Beginning his career as a walk-on, Scott played both offense and defense while the captain of the 1966 squad that recorded three-consecutive shutout victories over Elon (34-0), Mars Hill (62-0) and Newberry (40-0), and led the Carolinas Conference in total defense. In 1965, Scott and the Catamounts finished 7-2 - with both losses coming by a combined six points; 18-13 loss to Catawba and a one-point, 14-13, loss to Lenoir-Rhyne. That same defensive unit held two opponents - Elon and Appalachian State - to minus yardage, while also only allowing eight touchdowns in nine games and paced the nation in rushing defense at 50.4 yards allowed per game.
Scott went on to have a highly successful and distinguished 35-year career at DuPont, an American chemical company based out of Wilmington, Delaware, as a leader in management and logistics. He also developed several design and inventions that were patented while with the company. He later served as a commissioner for the Port of Richmond in Richmond, Va.
Alden McCracken becomes the 11th person in WCU history to receive the Patron Award, which the WCU Athletics Hall of Fame Committee periodically awards to an individual that has made outstanding contributions which have enriched the athletics program.
A native of Waynesville, N.C., McCracken served four years in the United States Air Force before returning to the mountain region. A two-year letter winner on the Catamount football team, he graduated with a bachelor's degree in business administration from Western Carolina in 1958.
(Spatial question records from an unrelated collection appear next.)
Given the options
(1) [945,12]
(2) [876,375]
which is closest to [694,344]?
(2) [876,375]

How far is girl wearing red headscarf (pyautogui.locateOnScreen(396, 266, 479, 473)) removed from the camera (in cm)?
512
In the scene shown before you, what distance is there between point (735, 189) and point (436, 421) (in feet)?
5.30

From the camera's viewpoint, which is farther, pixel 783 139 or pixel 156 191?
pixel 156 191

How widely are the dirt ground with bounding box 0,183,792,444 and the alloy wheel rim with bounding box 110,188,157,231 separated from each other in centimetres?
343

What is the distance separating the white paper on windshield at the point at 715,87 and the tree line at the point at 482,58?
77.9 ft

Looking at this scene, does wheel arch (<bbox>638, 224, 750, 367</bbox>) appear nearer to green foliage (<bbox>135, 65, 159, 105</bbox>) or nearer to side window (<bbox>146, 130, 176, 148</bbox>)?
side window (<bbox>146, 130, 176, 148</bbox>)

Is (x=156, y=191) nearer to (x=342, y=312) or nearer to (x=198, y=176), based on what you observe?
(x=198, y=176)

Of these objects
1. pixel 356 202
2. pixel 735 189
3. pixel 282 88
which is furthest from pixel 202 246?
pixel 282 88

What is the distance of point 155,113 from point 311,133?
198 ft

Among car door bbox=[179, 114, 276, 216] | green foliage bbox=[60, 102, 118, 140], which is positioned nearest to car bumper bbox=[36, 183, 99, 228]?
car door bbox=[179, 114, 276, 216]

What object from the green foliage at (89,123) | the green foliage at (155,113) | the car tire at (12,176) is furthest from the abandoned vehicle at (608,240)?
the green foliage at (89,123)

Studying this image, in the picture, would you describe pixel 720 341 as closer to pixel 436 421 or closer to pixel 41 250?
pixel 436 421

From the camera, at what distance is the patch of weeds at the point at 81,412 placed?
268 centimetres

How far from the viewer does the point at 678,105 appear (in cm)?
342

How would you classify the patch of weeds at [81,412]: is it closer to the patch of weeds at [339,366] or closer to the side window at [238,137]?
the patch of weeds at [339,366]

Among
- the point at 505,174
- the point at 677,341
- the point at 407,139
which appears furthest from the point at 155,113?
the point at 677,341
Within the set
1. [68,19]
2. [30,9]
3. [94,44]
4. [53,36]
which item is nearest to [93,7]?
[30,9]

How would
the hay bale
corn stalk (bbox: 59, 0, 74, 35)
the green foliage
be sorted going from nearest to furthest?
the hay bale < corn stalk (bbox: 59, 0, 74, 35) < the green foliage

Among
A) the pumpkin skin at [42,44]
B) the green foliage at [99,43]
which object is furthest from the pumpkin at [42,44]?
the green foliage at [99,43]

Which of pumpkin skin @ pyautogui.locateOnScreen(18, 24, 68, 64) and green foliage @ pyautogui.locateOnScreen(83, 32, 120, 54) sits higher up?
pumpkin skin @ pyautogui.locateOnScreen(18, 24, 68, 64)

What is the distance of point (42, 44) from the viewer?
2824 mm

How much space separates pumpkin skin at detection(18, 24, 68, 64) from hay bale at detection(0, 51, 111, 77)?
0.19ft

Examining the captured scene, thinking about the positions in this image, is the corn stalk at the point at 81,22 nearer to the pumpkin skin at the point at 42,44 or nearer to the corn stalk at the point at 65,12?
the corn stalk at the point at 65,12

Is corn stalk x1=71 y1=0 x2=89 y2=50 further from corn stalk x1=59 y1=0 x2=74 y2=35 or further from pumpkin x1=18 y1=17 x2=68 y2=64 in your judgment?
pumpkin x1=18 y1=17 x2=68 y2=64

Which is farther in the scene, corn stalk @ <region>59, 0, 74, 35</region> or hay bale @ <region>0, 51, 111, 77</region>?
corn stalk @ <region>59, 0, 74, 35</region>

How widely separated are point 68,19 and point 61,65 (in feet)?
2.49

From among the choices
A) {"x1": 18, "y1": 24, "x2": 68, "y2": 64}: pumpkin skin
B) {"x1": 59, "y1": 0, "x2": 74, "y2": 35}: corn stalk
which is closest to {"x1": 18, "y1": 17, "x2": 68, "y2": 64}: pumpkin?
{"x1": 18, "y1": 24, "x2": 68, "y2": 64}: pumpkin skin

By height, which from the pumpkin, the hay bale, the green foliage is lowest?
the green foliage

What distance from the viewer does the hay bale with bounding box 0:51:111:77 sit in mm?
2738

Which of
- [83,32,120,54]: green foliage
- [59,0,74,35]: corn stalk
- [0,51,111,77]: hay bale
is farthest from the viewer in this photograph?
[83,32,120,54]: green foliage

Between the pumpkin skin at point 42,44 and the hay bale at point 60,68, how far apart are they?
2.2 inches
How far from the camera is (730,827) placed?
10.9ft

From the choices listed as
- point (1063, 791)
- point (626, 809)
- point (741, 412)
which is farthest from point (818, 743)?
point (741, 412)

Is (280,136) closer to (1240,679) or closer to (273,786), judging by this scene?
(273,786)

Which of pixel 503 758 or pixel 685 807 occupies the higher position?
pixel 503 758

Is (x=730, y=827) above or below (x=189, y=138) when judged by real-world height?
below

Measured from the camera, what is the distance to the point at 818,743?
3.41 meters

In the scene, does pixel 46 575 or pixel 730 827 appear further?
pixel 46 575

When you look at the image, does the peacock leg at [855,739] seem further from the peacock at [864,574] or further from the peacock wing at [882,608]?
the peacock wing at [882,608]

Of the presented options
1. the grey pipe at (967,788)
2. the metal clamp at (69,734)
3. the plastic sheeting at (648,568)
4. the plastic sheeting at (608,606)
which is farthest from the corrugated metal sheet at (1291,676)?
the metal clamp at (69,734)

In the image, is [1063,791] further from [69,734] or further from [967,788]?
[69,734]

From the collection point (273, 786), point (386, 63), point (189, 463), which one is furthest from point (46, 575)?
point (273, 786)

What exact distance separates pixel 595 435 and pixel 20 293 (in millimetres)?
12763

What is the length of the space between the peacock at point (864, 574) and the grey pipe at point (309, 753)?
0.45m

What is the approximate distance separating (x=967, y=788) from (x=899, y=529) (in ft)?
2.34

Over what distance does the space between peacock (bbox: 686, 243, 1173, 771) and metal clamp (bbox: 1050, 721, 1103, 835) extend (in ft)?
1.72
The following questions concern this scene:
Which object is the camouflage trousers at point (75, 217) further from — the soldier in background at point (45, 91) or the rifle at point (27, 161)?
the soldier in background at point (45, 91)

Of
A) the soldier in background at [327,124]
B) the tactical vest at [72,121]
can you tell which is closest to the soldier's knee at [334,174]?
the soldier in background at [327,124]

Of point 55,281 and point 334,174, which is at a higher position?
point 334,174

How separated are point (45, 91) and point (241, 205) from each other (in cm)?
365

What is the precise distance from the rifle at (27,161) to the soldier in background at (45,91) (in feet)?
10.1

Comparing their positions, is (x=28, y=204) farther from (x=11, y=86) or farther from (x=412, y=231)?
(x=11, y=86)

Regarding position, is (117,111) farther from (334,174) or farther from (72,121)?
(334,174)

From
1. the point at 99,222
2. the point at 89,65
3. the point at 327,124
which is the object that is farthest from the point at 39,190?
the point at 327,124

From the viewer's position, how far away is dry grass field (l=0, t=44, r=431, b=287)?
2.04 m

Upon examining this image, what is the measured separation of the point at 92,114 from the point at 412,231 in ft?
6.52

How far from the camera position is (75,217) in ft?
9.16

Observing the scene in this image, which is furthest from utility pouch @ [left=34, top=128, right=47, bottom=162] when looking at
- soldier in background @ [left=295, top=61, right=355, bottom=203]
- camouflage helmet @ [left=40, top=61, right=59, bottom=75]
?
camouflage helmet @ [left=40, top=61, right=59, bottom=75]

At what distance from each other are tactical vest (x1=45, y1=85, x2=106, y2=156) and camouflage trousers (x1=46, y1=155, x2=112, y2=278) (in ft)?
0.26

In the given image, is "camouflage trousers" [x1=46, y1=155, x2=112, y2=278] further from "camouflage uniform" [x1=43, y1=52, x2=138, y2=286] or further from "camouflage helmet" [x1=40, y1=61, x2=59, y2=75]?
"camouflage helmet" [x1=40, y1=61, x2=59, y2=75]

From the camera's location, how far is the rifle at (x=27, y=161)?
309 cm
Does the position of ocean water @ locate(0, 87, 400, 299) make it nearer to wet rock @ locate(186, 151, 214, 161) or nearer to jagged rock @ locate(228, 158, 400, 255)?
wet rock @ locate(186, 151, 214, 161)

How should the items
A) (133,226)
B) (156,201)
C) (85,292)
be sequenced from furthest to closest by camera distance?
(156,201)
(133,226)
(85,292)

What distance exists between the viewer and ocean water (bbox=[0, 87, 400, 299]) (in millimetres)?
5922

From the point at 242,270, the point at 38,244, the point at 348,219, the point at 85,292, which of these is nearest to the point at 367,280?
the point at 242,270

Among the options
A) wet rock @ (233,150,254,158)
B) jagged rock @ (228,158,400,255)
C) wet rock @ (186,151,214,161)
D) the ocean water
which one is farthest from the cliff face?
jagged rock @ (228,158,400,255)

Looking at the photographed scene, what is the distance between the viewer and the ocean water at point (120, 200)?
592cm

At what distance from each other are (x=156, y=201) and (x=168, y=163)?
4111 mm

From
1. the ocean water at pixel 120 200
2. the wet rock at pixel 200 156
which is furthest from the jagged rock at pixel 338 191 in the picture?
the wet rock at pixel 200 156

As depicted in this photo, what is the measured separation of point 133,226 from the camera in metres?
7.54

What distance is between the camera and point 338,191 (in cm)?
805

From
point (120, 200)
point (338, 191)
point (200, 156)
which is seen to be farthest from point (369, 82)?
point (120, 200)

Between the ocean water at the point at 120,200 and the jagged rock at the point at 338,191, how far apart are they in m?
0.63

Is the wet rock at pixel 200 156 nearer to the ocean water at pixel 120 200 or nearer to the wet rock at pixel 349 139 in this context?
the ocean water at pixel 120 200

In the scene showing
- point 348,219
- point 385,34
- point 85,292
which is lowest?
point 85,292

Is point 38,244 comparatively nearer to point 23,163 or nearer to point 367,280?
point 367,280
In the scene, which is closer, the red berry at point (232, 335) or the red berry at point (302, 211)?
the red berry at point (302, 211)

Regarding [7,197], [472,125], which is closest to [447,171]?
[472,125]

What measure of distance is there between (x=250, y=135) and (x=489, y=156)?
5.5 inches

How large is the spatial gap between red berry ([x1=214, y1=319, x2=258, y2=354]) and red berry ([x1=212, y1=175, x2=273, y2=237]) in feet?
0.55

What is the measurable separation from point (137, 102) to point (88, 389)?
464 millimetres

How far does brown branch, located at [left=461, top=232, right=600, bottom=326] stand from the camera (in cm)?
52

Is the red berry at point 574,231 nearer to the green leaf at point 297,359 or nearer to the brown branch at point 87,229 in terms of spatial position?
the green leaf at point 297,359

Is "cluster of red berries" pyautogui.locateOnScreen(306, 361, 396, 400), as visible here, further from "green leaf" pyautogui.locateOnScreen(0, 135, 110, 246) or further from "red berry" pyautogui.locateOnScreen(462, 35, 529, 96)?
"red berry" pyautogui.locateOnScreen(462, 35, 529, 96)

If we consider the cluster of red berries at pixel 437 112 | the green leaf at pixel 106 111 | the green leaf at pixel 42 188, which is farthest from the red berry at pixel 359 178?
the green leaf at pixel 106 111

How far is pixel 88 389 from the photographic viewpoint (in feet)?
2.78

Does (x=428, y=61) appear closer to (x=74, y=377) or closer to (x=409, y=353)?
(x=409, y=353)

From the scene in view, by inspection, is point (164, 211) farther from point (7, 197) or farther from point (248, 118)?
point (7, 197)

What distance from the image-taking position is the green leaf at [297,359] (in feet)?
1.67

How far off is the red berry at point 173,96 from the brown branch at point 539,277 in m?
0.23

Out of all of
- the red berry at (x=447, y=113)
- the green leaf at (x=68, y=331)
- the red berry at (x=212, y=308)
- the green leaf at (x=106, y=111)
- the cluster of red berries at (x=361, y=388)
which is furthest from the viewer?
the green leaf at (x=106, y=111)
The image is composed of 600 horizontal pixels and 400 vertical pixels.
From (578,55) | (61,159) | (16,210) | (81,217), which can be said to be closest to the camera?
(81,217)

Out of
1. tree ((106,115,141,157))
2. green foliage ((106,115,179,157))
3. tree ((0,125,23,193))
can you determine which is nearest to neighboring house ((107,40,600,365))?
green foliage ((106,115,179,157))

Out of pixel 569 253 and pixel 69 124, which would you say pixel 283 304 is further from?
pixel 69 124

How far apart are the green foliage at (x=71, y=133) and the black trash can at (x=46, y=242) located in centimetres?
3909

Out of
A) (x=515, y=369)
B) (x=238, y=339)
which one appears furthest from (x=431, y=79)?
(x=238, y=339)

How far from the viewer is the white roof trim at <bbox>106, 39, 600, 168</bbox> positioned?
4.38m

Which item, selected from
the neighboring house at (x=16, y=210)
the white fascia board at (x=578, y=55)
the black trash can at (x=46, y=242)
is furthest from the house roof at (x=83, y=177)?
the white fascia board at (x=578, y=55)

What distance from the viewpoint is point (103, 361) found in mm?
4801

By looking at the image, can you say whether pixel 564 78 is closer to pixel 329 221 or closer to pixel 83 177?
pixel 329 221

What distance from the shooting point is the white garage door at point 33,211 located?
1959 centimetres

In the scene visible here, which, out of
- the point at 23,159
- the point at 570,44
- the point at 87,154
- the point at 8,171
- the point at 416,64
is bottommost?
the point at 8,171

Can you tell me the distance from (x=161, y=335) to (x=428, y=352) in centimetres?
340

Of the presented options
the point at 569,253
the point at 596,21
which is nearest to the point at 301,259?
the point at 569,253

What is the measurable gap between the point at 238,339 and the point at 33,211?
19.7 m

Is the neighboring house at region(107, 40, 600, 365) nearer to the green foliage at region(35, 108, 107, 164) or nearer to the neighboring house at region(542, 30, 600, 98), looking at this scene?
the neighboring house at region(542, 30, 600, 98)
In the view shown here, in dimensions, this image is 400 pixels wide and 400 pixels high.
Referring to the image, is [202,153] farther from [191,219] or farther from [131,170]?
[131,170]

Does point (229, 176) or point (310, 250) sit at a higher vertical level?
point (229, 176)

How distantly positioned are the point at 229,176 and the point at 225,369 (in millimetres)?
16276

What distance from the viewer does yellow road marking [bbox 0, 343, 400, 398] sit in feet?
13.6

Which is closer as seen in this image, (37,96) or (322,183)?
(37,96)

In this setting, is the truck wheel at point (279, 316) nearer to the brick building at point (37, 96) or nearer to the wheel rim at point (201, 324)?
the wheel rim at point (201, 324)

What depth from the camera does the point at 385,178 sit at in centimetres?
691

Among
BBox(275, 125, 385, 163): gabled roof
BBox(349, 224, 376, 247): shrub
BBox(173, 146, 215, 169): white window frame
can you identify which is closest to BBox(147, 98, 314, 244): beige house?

McCracken's distinguished professional career includes working for the Chrysler Corporation in their space and missile division; at Clemson University as an associate vice president for business affairs and secretary/treasurer for the research foundation. McCracken was also employed by the South Carolina Universities Research Education Foundations as the chief financial officer, and as the director of the Office of Contracts and Grants Administration for Hong Kong University of Science and Technology.
Throughout his career, his passion for Western Carolina University and Catamount Athletics has remained steadfast. McCracken has been a member of the Catamount Club Board of Directors, as well as the President of WCU Alumni Association in 1985. He has remained a loyal and generous supporter of the Catamount Club for nearly 35 years and has been a long-time season ticket holder for baseball, basketball and football. In 2013, McCracken became a Trophy Club member in the Catamount Club, which represents a full out-of-state scholarship.
Most recently, he established an endowed scholarship - the Linda and Alden McCracken Endowed Scholarship Fund - to benefit Catamount student-athletes.